Insurance market can grow above trend through 2023: Swiss Re
Global insurance demand will grow across most segments at a pace above the long-term trends through at least 2023 to beat off the impact of any lengthening peak in claims inflation, Jerome Haegeli (pictured), chief economist, Swiss Re, told an online conference Wednesday.
“We expect above trend growth at 3 percent in both life and non-life,” Haegeli said.
Outlook for the insurance market looks “much better” than the economy as a whole, he said. The economy remains supportive with growth “past the peak … but still flying high.”
That growth comes as central banks have the world “driving well above the speed limit” leaving inflation as the top macro risk, Haegeli argued.
Add a post-pandemic rise in consumer risk awareness and new digital insurance platforms to the mix, and premium growth looks decisively above trend.
In advanced economies, non-life premiums growth will remain above trend at 2.8 percent in 2021 before settling in towards the longer-term average near 2.4 percent for 2022 and 2023, the Swiss Re executive noted.
But emerging markets, suffering a slump in growth rates this year to some 5.8 percent, will step back up to their leadership role with estimated annual growth rates at 8.2 percent over 2022-23. Emerging market growth at three times advanced economies, represents “a very strong engine,” Haegeli said.
Life segments are doing even better, with global growth of 3.5 percent in 2021 and average annual growth of 2.8 percent over 2022-3 showing “the most reshaped recovery ever” given trend growth rates closer to the 1 percent mark for the pre-pandemic 2016-2020 period, Haegeli said.
“Consumer risk aversion is a big part of what is driving the uptake in life insurance premiums,” he said.
Inflation is the top macro risk, with knock-on effects for pricing insurance claims.
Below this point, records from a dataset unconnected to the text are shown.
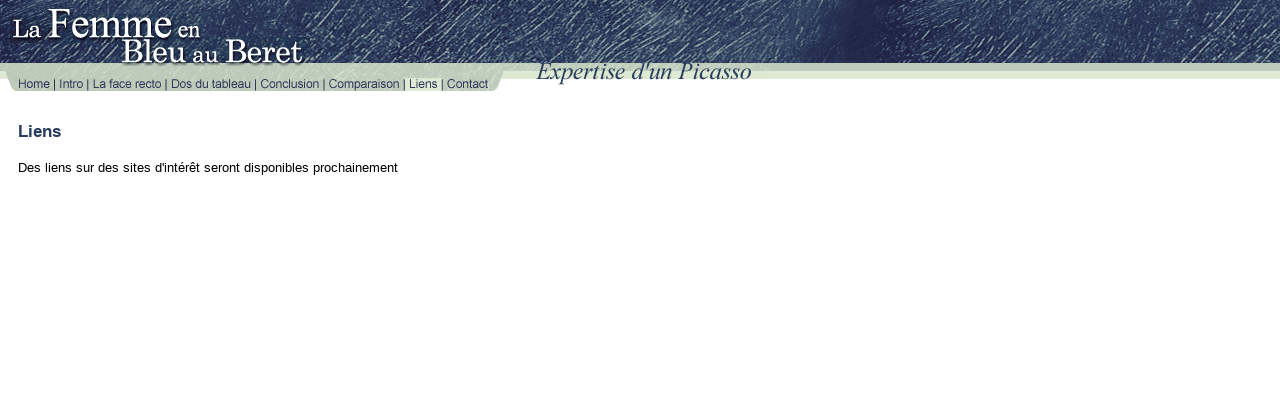

--- FILE ---
content_type: text/html
request_url: http://picasso-expertise.com/liens.htm
body_size: 1600
content:
<html>
<head>
<title>Expertise d'un Picasso - La Femme en Bleu au Beret</title>
<meta http-equiv="Content-Type" content="text/html; charset=iso-8859-1">
<meta name="keywords" content="Picasso, période bleue, tableau, peinture, femme en bleu, Max Jacob, Angel Fernandez, Casamégas, Expertise, Œuvre inédite, Œuvre, Célestine, autoportrait">
<meta name="description" content="La femme en bleu au béret - Expertise d'un Picasso">
<script language="JavaScript">
<!--
function MM_swapImgRestore() { //v3.0
  var i,x,a=document.MM_sr; for(i=0;a&&i<a.length&&(x=a[i])&&x.oSrc;i++) x.src=x.oSrc;
}

function MM_preloadImages() { //v3.0
  var d=document; if(d.images){ if(!d.MM_p) d.MM_p=new Array();
    var i,j=d.MM_p.length,a=MM_preloadImages.arguments; for(i=0; i<a.length; i++)
    if (a[i].indexOf("#")!=0){ d.MM_p[j]=new Image; d.MM_p[j++].src=a[i];}}
}

function MM_findObj(n, d) { //v3.0
  var p,i,x;  if(!d) d=document; if((p=n.indexOf("?"))>0&&parent.frames.length) {
    d=parent.frames[n.substring(p+1)].document; n=n.substring(0,p);}
  if(!(x=d[n])&&d.all) x=d.all[n]; for (i=0;!x&&i<d.forms.length;i++) x=d.forms[i][n];
  for(i=0;!x&&d.layers&&i<d.layers.length;i++) x=MM_findObj(n,d.layers[i].document); return x;
}

function MM_swapImage() { //v3.0
  var i,j=0,x,a=MM_swapImage.arguments; document.MM_sr=new Array; for(i=0;i<(a.length-2);i+=3)
   if ((x=MM_findObj(a[i]))!=null){document.MM_sr[j++]=x; if(!x.oSrc) x.oSrc=x.src; x.src=a[i+2];}
}
//-->
</script>
<link REL="stylesheet" HREF="images/styles.css" TYPE="text/css">
</head>

<body bgcolor="#FFFFFF" background="images/back_top.gif" leftmargin="0" topmargin="0" marginwidth="0" marginheight="0" onLoad="MM_preloadImages('images/but_home_on.gif','images/but_intro_on.gif','images/but_recto_on.gif','images/but_dos_on.gif','images/but_conclusion_on.gif','images/but_comparaison_on.gif','images/but_liens_on.gif','images/but_contact_on.gif')">
<table width="100%" border="0" cellspacing="0" cellpadding="0">
  <tr> 
    <td background="images/canvas_blue2.gif"><img src="images/femme_en_bleu_au_beret.gif" width="310" height="63"></td>
  </tr>
</table>
<img src="images/expertise_picasso.gif" width="770" height="15"><br>
<a href="index.htm" onMouseOut="MM_swapImgRestore()" onMouseOver="MM_swapImage('home','','images/but_home_on.gif',1)"><img name="home" border="0" src="images/but_home_off.gif" width="53" height="13"></a><a href="intro.htm" onMouseOut="MM_swapImgRestore()" onMouseOver="MM_swapImage('intro','','images/but_intro_on.gif',1)"><img name="intro" border="0" src="images/but_intro_off.gif" width="35" height="13"></a><a href="recto.htm" onMouseOut="MM_swapImgRestore()" onMouseOver="MM_swapImage('recto','','images/but_recto_on.gif',1)"><img name="recto" border="0" src="images/but_recto_off.gif" width="79" height="13"></a><a href="dos.htm" onMouseOut="MM_swapImgRestore()" onMouseOver="MM_swapImage('Image12','','images/but_dos_on.gif',1)"><img name="Image12" border="0" src="images/but_dos_off.gif" width="89" height="13"></a><a href="conclusion.htm" onMouseOut="MM_swapImgRestore()" onMouseOver="MM_swapImage('conclusion','','images/but_conclusion_on.gif',1)"><img name="conclusion" border="0" src="images/but_conclusion_off.gif" width="69" height="13"></a><a href="comparaison.htm" onMouseOut="MM_swapImgRestore()" onMouseOver="MM_swapImage('comparaison','','images/but_comparaison_on.gif',1)"><img name="comparaison" border="0" src="images/but_comparaison_off.gif" width="80" height="13"></a><a href="liens.htm" onMouseOut="MM_swapImgRestore()" onMouseOver="MM_swapImage('liens','','images/but_liens_on.gif',1)"><img name="liens" border="0" src="images/but_liens_on.gif" width="38" height="13"></a><a href="contact.htm" onMouseOut="MM_swapImgRestore()" onMouseOver="MM_swapImage('contact','','images/but_contact_on.gif',1)"><img name="contact" border="0" src="images/but_contact_off.gif" width="58" height="13"></a><img src="images/expertise_picasso_bas.gif" width="251" height="13"><br>
<img src="images/spacer.gif" width="1" height="30"><br>
<table width="753" border="0" cellspacing="0" cellpadding="0">
  <tr> 
    <td align="left" valign="top" width="18"><img src="images/spacer.gif" width="18" height="8"></td>
    <td align="left" valign="top" width="489"><font face="Arial, Helvetica, sans-serif"><b><font size="3" color="273C5F" class="title">Liens</font></b></font></td>
    <td width="30"><img src="images/spacer.gif" width="30" height="8"></td>
    <td width="216" align="left" valign="bottom">&nbsp;</td>
  </tr>
  <tr> 
    <td align="left" valign="top" width="18">&nbsp;</td>
    <td align="left" valign="top" width="489"> <br>
      <font size="2" class="text">Des liens sur des sites d'int&eacute;r&ecirc;t 
      seront disponibles prochainement</font></td>
    <td width="30">&nbsp;</td>
    <td width="216" align="left" valign="top">&nbsp; </td>
  </tr>
</table>
</body>
</html>


--- FILE ---
content_type: text/css
request_url: http://picasso-expertise.com/images/styles.css
body_size: 212
content:
.text {  font-family: Verdana, Arial, Helvetica, sans-serif; font-size: 10pt}
.title {  font-family: Verdana, Arial, Helvetica, sans-serif; font-size: 13pt; font-weight: bold}
.titlebold {  font-family: Arial, Helvetica, sans-serif; font-size: 12pt; font-style: normal; font-weight: bold}
.textsmall {  font-family: Arial, Helvetica, sans-serif; font-size: 8pt}
.texttiny {  font-family: Arial, Helvetica, sans-serif; font-size: 6pt}
A:link    { color: #273C5F }
A:visited { color: #273C5F }
A:hover   { color: #558497 }
A:active  { color: #558497 }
US inflation has yet to peak, expected above the 7 percent mark in early 2022 on its way to 5 percent for the full-year, according to the above-consensus Swiss Re view. The eurozone and China will only see some half that level of price growth next year. His US inflation forecast more than halves for 2023 and his eurozone forecast is back below ECB target.
“Inflation on the CPI [level] is staying higher for longer and that will keep claims inflation higher for longer,” Haegeli said, citing “economic forces, but not only.”
Add in a standard but unpredictable dose of social inflation into the US claims pricing picture, he warned. “It’s something we cannot, and should not, expect to go away.”
While shying away from specific forecasts for claims inflation, Haegeli does seem to point to figures below his forecast for overall market growth.
Profitability forces are improving going into 2022,” Haegeli said. “Even if you have higher claims inflation, you see higher insurance market prices: they are broadening across commercial lines.”
“[Inflation] is a drag, but it is also an uplift to insurance market prices [which], net to net, is very positive.”